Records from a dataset
↓↓↓

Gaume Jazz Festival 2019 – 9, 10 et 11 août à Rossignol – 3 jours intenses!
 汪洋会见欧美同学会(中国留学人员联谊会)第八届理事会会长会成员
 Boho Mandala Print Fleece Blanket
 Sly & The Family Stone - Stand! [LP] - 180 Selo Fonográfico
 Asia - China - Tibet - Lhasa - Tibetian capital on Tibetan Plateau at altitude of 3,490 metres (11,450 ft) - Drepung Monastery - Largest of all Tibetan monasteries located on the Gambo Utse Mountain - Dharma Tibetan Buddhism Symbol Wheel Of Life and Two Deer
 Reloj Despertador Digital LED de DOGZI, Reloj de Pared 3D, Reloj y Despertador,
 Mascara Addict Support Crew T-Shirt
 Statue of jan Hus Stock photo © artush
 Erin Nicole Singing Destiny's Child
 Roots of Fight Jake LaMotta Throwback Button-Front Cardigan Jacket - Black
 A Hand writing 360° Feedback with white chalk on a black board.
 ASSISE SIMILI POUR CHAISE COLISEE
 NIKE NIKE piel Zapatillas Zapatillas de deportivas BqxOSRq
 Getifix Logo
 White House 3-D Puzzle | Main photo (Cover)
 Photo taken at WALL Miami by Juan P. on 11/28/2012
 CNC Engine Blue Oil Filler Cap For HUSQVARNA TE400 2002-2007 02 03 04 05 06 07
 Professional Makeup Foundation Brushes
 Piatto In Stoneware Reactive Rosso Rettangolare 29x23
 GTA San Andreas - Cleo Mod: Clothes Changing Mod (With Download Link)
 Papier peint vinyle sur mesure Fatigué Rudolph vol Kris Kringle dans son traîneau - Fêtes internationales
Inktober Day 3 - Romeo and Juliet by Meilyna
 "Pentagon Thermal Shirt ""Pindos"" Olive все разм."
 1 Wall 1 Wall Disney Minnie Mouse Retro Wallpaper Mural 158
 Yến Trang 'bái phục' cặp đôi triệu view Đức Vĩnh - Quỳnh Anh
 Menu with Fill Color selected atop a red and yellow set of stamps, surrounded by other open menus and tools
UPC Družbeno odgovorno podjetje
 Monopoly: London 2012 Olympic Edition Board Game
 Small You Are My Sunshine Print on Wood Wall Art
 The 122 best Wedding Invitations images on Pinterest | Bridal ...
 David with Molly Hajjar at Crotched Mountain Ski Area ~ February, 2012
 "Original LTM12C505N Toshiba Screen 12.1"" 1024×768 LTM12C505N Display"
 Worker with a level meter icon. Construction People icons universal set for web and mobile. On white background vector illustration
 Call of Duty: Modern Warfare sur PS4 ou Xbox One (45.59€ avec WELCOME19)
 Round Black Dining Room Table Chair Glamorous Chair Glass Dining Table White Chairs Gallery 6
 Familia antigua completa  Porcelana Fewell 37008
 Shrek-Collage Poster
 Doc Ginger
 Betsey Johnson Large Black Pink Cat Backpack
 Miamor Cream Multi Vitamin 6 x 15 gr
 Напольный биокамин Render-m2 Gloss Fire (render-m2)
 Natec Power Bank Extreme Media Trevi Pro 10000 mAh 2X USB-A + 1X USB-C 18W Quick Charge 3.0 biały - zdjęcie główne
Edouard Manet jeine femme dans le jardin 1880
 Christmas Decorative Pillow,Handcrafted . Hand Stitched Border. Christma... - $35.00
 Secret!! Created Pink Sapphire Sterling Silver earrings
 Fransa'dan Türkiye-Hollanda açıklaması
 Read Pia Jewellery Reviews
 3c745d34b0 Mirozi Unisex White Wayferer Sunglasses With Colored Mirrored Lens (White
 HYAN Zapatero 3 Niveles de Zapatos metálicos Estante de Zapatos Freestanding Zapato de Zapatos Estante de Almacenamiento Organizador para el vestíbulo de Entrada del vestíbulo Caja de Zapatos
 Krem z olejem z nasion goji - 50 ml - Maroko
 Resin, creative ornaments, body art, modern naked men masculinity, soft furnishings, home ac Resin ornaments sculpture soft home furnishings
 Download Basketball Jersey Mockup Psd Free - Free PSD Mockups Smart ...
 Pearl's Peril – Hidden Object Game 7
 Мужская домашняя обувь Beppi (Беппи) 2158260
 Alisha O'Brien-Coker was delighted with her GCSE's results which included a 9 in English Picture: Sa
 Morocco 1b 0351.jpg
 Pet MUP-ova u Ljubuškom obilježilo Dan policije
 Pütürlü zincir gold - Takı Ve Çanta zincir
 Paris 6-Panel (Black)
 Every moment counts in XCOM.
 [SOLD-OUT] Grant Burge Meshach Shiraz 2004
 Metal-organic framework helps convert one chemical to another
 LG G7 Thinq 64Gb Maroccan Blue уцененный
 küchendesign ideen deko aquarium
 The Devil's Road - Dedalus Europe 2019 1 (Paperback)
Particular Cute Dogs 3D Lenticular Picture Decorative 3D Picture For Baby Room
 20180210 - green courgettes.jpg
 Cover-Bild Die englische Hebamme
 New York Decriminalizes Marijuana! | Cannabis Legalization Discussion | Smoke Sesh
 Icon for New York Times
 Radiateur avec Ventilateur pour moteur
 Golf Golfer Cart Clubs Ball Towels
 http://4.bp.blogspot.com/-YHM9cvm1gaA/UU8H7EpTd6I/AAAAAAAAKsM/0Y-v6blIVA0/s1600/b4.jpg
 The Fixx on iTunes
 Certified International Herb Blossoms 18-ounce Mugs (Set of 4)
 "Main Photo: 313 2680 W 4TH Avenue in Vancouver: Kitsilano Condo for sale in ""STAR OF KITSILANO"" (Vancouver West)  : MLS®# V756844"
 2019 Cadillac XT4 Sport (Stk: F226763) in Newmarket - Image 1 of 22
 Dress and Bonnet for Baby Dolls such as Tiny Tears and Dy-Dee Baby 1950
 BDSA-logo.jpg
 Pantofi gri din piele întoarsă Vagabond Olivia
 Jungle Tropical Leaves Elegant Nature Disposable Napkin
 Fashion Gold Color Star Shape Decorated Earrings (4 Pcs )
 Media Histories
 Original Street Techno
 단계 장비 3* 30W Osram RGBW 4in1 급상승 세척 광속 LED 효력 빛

↑↑↑

Based on the records above, how many lines hold the string "avec"? Answer with the number by itself.

2